Diseases named for patients

As far I knew only one disease, Christmas disease, was named after a patient. I have been told, on moderately good authority, that there is at least one more. Does anyone know other diseases named after patients?

Oh, there are a few. Off the top of my head, there’s Lou Gehrig’s disease, for example. According to Wikipedia, there are at least a couple more: Hartnup disease and Mortimer’s disease.

If you include diseases named after a group of patients: Legionnaires’ disease (Legionellosis).

I don’t count Lou Gehrig’s disease because it was called ALS long before Gehrig contracted it. This would only be diseases named after a patient when first described.

I believe that the Yankees are renaming Lou Gehrigs’s Disease. As part of their negotiations with a hot young Japanese pitcher it will become Daisuke Matsuzaka’s Disease. Negotiations are still open for Plide of the Yankees.

Does Elephantiasis count?

Here is one where the disease was named after the doctor (well, medical student, in this case) who first described it AND the patient it was first described in.

Bacitracin is named after Margaret Tracey, the 7-year old patient on whom the beneficial bacteria was discovered.

Also Huntington’s Disease. The most famous person to have this genetic condition was Woody Guthrie, though his son Arlo seems to have been spared.
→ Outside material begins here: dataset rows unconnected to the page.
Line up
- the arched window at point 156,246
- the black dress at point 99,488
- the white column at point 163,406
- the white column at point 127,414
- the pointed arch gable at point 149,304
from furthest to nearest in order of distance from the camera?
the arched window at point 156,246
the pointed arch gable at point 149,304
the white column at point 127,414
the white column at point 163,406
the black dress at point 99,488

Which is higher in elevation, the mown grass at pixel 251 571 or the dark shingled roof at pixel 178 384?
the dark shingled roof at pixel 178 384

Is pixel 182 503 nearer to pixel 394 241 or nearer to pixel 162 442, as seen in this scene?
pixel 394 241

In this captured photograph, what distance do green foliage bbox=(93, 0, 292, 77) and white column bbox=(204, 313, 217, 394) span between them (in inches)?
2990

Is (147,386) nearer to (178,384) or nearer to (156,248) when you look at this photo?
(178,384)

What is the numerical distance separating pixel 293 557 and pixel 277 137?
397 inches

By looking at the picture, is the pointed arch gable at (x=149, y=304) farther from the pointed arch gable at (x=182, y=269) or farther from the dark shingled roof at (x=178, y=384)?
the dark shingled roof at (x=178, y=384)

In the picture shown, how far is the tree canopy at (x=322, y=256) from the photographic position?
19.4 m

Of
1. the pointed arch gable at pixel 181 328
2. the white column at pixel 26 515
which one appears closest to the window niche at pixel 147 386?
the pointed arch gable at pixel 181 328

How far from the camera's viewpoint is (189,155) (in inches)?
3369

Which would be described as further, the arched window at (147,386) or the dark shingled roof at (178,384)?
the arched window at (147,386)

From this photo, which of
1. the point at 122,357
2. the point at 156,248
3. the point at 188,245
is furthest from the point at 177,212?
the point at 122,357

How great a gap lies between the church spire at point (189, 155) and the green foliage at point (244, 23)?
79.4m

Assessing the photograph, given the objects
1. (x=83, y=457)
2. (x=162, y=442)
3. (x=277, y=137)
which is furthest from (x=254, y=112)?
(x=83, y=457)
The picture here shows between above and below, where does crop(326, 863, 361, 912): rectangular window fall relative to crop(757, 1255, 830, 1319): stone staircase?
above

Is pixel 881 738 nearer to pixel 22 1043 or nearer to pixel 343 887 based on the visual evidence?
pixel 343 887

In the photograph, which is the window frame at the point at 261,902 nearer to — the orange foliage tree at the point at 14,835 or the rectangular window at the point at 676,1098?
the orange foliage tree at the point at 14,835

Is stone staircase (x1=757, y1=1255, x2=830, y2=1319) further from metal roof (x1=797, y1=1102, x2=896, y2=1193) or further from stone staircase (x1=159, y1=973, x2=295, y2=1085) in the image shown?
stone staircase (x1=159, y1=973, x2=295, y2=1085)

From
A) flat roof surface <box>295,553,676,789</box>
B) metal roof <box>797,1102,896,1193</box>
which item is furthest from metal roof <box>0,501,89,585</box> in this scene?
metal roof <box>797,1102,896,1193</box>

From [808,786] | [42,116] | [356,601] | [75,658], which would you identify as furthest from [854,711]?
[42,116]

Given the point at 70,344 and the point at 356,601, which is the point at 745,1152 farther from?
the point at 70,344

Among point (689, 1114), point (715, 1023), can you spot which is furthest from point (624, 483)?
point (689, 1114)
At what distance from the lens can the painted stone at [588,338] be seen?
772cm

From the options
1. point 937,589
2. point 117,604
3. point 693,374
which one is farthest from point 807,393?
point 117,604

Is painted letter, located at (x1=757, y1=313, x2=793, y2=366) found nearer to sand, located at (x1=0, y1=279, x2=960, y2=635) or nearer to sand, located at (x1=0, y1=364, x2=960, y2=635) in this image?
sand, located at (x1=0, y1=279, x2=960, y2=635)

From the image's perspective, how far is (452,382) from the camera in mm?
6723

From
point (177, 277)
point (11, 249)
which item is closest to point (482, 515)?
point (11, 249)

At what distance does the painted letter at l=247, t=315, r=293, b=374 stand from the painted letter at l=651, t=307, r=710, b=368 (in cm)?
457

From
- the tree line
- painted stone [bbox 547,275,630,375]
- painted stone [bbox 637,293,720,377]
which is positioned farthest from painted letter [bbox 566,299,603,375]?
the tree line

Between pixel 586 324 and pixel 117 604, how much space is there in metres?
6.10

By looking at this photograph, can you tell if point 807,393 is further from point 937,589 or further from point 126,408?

Well, as Groucho put it, “I’ve got Osgood Schlatter’s Disease, and he’s got mine.”

Okay, that doesn’t really count, because they’re the guys that discovered it, but I think it’s funny. Plus, I’ve had it.

If we widen the field to include the non-physical, could we add the Christ Complex?

In the book The Hot Zone, one strain of Ebola is often referred to by the name of the nurse who first contracted it. I think the name was Ebola Mahenga, a sub strain of Ebola Zaire.

I don’t have the book handy, and a short Google only came up with the strains named after places (Ebolas Zaire, Sudan, Reston, and Tai, along with the related disease, Marburg). Using the nurse’s name may have been isolated to the book.

Chandipura virus
Quilty Lesions
Cowden’s Disease
Mortimers Malady
Satchmo’s Syndrome

That’s Chandipura virus

I swear I’m not making this up:

Jumping Frenchmen of Maine

(I never heard of this, until last Sunday’s article in *Parade * with the alarming title: Do You Have a Rare Disease?)